═══ DATA TO PROCESS ═══

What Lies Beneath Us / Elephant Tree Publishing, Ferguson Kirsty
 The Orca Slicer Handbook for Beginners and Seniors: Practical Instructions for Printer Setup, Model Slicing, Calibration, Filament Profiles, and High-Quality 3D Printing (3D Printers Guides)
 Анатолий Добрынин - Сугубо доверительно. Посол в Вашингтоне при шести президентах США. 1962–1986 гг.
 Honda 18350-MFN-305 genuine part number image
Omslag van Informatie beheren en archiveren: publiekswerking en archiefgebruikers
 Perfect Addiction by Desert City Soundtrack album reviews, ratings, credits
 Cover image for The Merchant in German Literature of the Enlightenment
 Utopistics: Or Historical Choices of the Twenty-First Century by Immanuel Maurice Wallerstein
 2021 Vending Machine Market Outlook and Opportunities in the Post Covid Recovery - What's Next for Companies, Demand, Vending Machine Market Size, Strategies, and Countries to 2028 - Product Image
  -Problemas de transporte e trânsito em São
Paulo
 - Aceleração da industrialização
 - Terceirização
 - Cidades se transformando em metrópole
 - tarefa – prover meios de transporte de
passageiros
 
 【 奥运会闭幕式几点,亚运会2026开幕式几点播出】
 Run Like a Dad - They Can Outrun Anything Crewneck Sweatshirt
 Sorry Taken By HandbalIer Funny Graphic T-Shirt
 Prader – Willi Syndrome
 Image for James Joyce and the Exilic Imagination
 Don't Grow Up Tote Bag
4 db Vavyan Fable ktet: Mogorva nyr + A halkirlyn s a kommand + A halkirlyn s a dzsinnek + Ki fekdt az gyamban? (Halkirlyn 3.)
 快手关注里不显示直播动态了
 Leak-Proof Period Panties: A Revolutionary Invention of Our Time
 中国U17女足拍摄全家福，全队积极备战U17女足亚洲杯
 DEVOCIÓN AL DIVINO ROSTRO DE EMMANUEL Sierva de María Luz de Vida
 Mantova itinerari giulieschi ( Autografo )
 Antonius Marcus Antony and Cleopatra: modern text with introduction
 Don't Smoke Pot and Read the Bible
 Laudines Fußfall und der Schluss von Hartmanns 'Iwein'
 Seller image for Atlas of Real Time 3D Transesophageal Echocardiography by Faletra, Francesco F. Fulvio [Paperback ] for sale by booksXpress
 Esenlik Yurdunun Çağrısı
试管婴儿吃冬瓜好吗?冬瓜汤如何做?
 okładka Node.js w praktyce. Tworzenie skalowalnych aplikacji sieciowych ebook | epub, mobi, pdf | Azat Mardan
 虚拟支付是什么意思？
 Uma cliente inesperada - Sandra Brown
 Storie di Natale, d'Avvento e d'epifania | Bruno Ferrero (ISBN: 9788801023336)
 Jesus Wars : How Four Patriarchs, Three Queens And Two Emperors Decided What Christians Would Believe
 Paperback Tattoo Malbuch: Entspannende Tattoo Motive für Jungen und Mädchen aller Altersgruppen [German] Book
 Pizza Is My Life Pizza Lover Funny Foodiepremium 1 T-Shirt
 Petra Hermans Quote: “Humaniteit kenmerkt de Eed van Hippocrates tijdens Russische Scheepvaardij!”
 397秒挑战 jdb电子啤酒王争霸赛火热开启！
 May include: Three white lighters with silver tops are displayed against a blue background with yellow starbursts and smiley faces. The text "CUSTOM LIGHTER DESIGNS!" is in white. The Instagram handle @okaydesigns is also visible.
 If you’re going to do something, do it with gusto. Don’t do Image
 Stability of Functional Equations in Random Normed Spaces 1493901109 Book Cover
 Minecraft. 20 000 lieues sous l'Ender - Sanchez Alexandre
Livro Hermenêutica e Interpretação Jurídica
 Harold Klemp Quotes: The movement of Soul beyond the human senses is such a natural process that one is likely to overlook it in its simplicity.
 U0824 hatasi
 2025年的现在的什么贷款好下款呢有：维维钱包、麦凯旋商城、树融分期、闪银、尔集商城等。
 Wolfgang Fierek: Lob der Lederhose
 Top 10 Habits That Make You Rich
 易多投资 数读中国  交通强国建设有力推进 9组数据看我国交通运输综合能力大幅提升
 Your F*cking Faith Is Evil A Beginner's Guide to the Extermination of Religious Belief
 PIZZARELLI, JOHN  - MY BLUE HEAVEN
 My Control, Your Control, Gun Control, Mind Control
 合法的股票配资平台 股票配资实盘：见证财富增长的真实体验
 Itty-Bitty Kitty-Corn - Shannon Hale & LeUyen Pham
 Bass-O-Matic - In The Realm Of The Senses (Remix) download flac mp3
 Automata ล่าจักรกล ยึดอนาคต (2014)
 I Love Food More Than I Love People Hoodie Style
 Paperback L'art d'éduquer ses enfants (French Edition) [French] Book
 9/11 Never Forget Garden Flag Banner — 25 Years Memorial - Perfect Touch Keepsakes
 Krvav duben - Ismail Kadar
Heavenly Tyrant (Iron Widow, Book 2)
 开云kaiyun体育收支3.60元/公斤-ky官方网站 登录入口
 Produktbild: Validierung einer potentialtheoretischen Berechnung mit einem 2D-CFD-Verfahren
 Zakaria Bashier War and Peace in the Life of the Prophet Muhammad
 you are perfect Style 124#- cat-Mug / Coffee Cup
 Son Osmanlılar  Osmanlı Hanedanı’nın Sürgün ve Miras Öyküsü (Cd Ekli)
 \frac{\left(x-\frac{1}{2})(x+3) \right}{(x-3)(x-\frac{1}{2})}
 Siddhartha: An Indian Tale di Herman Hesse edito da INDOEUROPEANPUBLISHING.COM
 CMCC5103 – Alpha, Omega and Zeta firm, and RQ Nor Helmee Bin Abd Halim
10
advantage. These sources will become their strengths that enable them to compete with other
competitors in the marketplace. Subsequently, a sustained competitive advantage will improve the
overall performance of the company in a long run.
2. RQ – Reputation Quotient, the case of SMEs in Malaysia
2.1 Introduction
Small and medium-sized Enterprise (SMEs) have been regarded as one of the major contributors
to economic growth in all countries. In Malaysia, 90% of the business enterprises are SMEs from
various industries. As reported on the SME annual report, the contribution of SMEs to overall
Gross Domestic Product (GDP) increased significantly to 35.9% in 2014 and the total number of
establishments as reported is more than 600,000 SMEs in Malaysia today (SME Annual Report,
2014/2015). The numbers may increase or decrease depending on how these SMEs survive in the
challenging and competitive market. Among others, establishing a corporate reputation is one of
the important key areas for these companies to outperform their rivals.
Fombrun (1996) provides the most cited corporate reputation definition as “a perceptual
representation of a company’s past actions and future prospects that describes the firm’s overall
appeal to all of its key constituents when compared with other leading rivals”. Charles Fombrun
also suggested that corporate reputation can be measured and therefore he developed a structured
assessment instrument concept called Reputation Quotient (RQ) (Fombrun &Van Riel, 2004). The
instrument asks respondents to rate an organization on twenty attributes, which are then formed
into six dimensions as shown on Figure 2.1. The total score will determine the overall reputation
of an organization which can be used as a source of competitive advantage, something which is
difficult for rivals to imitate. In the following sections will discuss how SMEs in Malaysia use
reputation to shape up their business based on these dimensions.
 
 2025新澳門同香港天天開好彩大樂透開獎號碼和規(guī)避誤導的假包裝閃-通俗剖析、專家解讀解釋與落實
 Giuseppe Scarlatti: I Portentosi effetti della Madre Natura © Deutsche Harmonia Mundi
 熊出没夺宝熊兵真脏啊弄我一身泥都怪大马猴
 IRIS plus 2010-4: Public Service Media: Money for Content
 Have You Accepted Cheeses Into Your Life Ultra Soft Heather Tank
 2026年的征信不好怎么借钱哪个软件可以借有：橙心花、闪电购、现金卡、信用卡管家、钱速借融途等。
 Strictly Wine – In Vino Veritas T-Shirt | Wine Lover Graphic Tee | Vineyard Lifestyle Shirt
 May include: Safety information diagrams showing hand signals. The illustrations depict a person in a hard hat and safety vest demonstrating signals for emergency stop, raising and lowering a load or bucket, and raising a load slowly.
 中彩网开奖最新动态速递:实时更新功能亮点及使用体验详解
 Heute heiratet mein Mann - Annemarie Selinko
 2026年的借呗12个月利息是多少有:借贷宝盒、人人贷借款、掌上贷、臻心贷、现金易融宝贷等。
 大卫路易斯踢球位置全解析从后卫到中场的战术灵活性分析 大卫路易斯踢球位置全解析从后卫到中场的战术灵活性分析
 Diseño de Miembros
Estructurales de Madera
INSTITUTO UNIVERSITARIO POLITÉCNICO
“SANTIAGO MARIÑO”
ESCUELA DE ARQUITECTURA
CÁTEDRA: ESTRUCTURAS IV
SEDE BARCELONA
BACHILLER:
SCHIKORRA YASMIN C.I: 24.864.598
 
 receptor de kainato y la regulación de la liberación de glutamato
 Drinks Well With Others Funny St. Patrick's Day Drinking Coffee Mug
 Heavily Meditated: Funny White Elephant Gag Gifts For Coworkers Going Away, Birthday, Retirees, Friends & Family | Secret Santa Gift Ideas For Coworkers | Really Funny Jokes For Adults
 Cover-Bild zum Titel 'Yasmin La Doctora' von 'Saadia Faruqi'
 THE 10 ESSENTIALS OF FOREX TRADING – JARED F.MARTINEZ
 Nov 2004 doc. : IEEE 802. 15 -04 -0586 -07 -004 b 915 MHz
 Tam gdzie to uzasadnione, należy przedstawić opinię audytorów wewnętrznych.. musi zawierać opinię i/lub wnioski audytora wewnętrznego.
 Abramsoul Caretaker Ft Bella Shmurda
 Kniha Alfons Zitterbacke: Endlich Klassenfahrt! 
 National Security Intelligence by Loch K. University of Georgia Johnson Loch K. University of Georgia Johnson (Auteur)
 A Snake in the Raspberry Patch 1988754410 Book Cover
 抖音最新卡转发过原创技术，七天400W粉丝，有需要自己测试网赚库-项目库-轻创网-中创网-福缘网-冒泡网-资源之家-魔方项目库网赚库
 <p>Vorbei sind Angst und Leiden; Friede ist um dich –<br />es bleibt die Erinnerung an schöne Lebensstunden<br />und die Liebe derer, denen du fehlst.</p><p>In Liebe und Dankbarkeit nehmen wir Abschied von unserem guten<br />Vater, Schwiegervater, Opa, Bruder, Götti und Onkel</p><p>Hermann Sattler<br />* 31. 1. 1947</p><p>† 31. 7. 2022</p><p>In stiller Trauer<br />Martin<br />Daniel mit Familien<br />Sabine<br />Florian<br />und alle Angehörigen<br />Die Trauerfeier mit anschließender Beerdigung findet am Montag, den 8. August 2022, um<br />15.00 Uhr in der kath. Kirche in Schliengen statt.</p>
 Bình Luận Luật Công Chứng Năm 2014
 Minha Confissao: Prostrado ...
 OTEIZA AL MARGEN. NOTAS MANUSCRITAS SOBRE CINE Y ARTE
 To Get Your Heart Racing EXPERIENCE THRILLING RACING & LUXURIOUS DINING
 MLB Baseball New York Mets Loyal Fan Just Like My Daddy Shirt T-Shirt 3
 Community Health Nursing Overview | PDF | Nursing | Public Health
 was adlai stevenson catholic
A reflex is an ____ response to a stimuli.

═══

◆ EXERCISE INSTRUCTIONS
Line count for the word "Lover": work out how many lines of the data above include it, and reply with that number alone.

◆ ANSWER SECTION
2